**Texto fornecido**:
────

São Paulo, segunda-feira, 11 de maio de 2009

Texto Anterior | Próximo Texto | Índice

Lingeries e tiras de couro geram lucro no Paquistão

Por ADAM B. ELLICK

KARACHI - No Paquistão, o chicote é conhecido somente como a opção do Taleban para surrar os que desafiam seus estritos preceitos islâmicos. Mas, no fundo da capital comercial do país, ao lado de uma mesquita e dos escritórios de uma organização radical islâmica, em uma casa sem qualquer indicação, dois irmãos paquistaneses descobriram um uso mais liberal e lucrativo para o açoite: o negócio de fetiches e bondage (submissão física) no Ocidente, que movimenta US$ 3 bilhões.
Sua empresa, a AQTH, fatura mais de US$ 1 milhão por ano fabricando 2 mil produtos de fetiche e bondage, que incluem o Chicote da Amante, e exportando-os para os Estados Unidos e a Europa.
Os irmãos Qaader, Adnan, 34, e Rizwan, 32, transformaram a empresa em uma história de sucesso improvável num país onde os bares são ilegais e os pobres muitas vezes são atados para toda a vida à miséria.
Os irmãos tomaram medidas extremas para esconder um negócio que, no país muçulmano profundamente conservador, é tão arriscado quanto o crime.
Ajuda o fato de que as dezenas de trabalhadoras semianalfabetas e cobertas por véus que montam os artigos feitos a mão -bolinhas eróticas, corpetes verdes, saias de tiras para espancar- não têm ideia da finalidade desses objetos. Nem as mulheres dos proprietários e sua mãe muçulmana conservadora foram informadas.
"Se nossa mãe soubesse, nos deserdaria", disse Adnan, sentado numa cadeira com com estampa de leopardo. "Devido às barreiras culturais e à religião, as pessoas não discutem abertamente essas coisas", disse Rizwan. "Temos de esconder essa informação."
Segundo eles, até as autoridades alfandegárias ficaram perplexas sobre como taxar os artigos, sem ter certeza do que eram. Recentemente, quando uma funcionária curiosa perguntou sobre a utilidade do sleep sack, produto que parece um saco de dormir usado em certas variedades de bondage, lhe disseram que era para os cadáveres de militares americanos no Iraque.

────

**Entradas fornecidas**:
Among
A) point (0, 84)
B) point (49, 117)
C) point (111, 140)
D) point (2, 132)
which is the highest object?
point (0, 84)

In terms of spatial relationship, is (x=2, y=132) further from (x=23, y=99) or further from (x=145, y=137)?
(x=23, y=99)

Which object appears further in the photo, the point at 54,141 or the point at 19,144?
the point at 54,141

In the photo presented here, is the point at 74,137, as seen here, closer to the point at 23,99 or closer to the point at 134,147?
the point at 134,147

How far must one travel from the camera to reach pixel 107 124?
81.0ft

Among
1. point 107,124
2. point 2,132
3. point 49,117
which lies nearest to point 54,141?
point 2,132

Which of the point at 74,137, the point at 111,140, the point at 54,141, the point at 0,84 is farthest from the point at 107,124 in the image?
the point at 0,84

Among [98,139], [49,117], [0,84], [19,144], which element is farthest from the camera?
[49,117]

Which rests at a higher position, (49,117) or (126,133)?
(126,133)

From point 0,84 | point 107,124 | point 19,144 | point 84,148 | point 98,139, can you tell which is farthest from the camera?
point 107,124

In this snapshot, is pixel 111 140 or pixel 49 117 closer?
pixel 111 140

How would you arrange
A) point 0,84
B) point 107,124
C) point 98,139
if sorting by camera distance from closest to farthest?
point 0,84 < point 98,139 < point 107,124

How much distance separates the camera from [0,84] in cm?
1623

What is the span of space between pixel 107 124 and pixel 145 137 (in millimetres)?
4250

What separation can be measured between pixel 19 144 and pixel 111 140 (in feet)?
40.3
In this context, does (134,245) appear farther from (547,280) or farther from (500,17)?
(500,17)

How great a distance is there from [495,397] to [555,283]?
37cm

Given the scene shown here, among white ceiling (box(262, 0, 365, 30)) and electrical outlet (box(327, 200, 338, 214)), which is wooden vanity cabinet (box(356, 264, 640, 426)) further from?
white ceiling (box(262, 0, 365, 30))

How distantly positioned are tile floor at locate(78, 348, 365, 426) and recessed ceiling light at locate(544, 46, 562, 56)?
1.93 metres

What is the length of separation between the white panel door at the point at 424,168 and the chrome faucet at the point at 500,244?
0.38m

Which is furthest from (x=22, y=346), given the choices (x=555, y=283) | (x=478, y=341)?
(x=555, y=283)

────

**A fazer**:
#1 Reproduza o trecho da reportagem sobre a empresa de artigos de fetiche no Paquistão começando em "Por ADAM B." e terminando em "vida à miséria.".
#2 Segundo a reportagem sobre a empresa de artigos de fetiche no Paquistão, quanto a AQTH fatura por ano?

**Soluções abaixo**:
#1
Por ADAM B. ELLICK

KARACHI - No Paquistão, o chicote é conhecido somente como a opção do Taleban para surrar os que desafiam seus estritos preceitos islâmicos. Mas, no fundo da capital comercial do país, ao lado de uma mesquita e dos escritórios de uma organização radical islâmica, em uma casa sem qualquer indicação, dois irmãos paquistaneses descobriram um uso mais liberal e lucrativo para o açoite: o negócio de fetiches e bondage (submissão física) no Ocidente, que movimenta US$ 3 bilhões.
Sua empresa, a AQTH, fatura mais de US$ 1 milhão por ano fabricando 2 mil produtos de fetiche e bondage, que incluem o Chicote da Amante, e exportando-os para os Estados Unidos e a Europa.
Os irmãos Qaader, Adnan, 34, e Rizwan, 32, transformaram a empresa em uma história de sucesso improvável num país onde os bares são ilegais e os pobres muitas vezes são atados para toda a vida à miséria.

#2 Mais de US$ 1 milhão por ano.